> TEXT PROVIDED:
Find the probability that the two Tan brothers are selected for the soccer team A soccer team is made of eleven players. One goal keeper, four defenders, four midfielders and two attackers. Plus Ultra FC has twenty players in its squad. There are two goal keepers, six defenders, seven midfielders and five attackers in its squad. The Tan brothers are two players in the squad. One is attacker and the other is a midfielder. Plus Ultra FC has to form up a team for an upcoming friendly match, find the probability that. 
(i) both the Tan brothers are selected for the team, and 
(ii) at most one of the Tan brothers and the older goal keeper are selected. 
My attempt: 
(i) Total number of ways to form a team is $2 \choose 1$ $6\choose4$ $7\choose4$ $5\choose2$. If both Tan brothers are selected, then we have $2\choose1$ $6\choose4$ $6\choose3$ $4\choose1$. Then we use the latter divided by the former. Is this correct?

> STORED DATA:
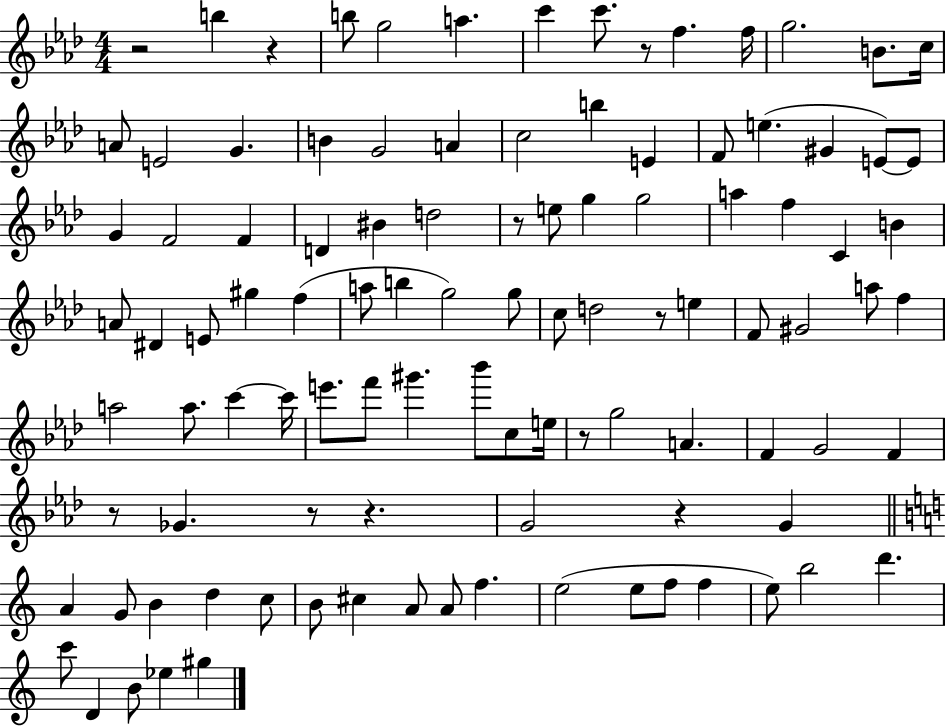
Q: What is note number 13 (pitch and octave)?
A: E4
--
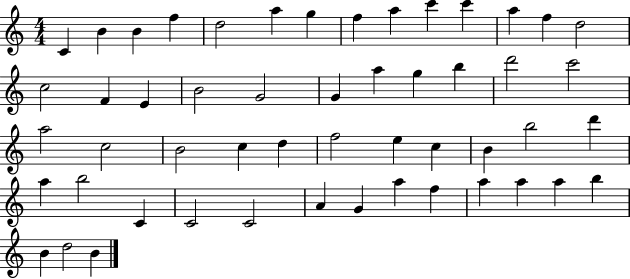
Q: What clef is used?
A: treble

> WRITTEN EXERCISE A: From the soccer probability question, quote the passage between "Find the probability that the" and "keeper are selected.", inclusive.
> WRITTEN EXERCISE B:
Answer these from the soccer probability question:
(i) How many players are in the Plus Ultra FC squad?
(ii) What positions do the two Tan brothers play?
(iii) Which goal keeper is named in part (ii) of the problem?

> FINAL ANSWER A:
Find the probability that the two Tan brothers are selected for the soccer team A soccer team is made of eleven players. One goal keeper, four defenders, four midfielders and two attackers. Plus Ultra FC has twenty players in its squad. There are two goal keepers, six defenders, seven midfielders and five attackers in its squad. The Tan brothers are two players in the squad. One is attacker and the other is a midfielder. Plus Ultra FC has to form up a team for an upcoming friendly match, find the probability that. 
(i) both the Tan brothers are selected for the team, and 
(ii) at most one of the Tan brothers and the older goal keeper are selected.

> FINAL ANSWER B:
(i) Twenty.
(ii) One is an attacker and the other is a midfielder.
(iii) The older goal keeper.